▸ ACTIVITY:
Below are the entries; tally the lines holding the string "this" and give only that figure.

▸ INFORMATION SUPPLIED:
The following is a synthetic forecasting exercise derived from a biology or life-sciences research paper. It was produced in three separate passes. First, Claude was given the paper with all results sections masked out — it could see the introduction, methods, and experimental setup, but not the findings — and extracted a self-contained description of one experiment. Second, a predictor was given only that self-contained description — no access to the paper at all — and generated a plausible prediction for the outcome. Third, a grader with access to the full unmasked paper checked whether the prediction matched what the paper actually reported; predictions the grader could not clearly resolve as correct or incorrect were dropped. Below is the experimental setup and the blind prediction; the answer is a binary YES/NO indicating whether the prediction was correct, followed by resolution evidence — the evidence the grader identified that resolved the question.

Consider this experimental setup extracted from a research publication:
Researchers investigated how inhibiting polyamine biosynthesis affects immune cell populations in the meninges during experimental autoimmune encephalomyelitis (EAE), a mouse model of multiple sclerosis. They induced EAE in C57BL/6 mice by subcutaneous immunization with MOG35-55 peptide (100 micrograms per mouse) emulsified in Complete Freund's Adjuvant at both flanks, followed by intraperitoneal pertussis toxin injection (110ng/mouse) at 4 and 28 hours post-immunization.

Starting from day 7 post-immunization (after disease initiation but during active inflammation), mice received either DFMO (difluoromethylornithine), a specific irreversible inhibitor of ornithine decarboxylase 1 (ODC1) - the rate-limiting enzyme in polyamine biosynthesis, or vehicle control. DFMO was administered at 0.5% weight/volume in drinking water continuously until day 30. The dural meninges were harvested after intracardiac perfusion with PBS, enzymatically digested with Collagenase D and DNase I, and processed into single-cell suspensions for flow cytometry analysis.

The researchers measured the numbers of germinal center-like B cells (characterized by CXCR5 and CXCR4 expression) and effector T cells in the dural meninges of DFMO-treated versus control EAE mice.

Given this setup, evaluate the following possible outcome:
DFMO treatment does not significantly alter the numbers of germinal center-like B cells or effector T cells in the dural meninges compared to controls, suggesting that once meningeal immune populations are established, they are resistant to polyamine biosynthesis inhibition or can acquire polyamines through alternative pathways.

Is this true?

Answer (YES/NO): NO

▸ TASK RESULT:
3